» **Text section**:
Medium's Evan Williams to Publishers: Your Website Is Toast - phodo
http://www.forbes.com/sites/roberthof/2015/09/09/mediums-evan-williams-to-publishers-your-website-is-toast/
======
WA
_Q: How am I going to make money on Medium?_

 _A: Not right now. We haven’t solved that problem quite yet. [...] Will do
turnkey premium-content option–with a paywall. We’ll also enable advertising._

So what's the benefit of Medium over the website of my newspaper, where the
newspaper has 100% control of the appearance, content, advertisers, additional
revenue streams and so on?

Furthermore: I don't read that many magazines or newspapers. But when I do, I
make the conscious decision to read a specific magazine or newspaper, because
they have a certain opinion on things I'd like to know about. Medium blends
all of this in some uni-branded way and at the end of the day, people don't
care about the publisher/brand anymore.

(Collection entries)
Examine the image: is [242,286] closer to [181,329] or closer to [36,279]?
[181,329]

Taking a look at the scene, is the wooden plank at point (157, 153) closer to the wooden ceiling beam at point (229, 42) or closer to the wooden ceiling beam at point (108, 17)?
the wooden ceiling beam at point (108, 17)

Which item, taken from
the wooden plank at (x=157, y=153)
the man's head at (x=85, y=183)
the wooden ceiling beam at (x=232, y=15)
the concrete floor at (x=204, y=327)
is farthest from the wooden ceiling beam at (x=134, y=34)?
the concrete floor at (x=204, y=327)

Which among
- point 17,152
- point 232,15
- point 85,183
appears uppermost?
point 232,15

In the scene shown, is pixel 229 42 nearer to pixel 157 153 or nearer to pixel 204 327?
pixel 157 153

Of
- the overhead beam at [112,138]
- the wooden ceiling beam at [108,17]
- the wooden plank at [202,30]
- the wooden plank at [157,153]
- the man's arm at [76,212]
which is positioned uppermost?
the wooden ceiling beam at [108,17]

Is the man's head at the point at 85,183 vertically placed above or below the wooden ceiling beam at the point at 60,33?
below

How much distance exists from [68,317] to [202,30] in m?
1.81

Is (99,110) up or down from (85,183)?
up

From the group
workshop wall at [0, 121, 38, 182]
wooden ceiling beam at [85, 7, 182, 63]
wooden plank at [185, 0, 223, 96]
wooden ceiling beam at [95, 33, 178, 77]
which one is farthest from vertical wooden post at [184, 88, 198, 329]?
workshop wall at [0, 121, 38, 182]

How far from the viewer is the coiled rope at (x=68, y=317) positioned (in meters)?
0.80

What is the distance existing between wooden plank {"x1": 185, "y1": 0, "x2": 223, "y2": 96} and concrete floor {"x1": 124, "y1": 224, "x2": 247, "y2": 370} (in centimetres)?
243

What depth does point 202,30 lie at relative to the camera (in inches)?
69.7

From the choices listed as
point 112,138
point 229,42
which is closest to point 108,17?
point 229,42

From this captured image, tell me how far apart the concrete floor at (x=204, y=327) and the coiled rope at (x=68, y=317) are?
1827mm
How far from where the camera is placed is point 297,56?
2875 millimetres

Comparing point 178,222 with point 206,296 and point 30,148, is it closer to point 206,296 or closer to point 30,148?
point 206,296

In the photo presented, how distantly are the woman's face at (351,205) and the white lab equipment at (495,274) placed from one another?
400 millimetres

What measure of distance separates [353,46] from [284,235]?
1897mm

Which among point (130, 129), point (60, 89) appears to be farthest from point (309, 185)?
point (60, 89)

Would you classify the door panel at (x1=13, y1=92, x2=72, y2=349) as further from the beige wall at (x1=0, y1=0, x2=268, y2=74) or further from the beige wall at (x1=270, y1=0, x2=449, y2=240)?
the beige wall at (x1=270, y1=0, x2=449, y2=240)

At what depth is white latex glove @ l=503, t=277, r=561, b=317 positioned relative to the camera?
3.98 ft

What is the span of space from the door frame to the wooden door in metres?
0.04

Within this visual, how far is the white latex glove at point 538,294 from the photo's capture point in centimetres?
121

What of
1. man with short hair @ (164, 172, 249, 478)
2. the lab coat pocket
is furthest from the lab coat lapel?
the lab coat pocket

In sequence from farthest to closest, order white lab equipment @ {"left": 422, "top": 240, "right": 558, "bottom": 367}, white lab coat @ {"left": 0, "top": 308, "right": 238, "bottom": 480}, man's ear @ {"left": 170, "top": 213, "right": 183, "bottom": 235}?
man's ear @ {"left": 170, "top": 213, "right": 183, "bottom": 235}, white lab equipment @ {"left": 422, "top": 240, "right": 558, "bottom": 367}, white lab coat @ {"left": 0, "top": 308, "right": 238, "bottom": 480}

» **Task list**:
(A) Quote everything in the Medium thread from "Medium's Evan Williams" down to "streams and so on?".
(B) Extract each line of the records that contains the string "depth", matching case exactly.
The Medium thread and the records come from separate, unrelated sources.

» **The solutions**:
(A)
Medium's Evan Williams to Publishers: Your Website Is Toast - phodo
http://www.forbes.com/sites/roberthof/2015/09/09/mediums-evan-williams-to-publishers-your-website-is-toast/
======
WA
_Q: How am I going to make money on Medium?_

 _A: Not right now. We haven’t solved that problem quite yet. [...] Will do
turnkey premium-content option–with a paywall. We’ll also enable advertising._

So what's the benefit of Medium over the website of my newspaper, where the
newspaper has 100% control of the appearance, content, advertisers, additional
revenue streams and so on?

(B)
What depth does point 202,30 lie at relative to the camera (in inches)?
At what depth is white latex glove @ l=503, t=277, r=561, b=317 positioned relative to the camera?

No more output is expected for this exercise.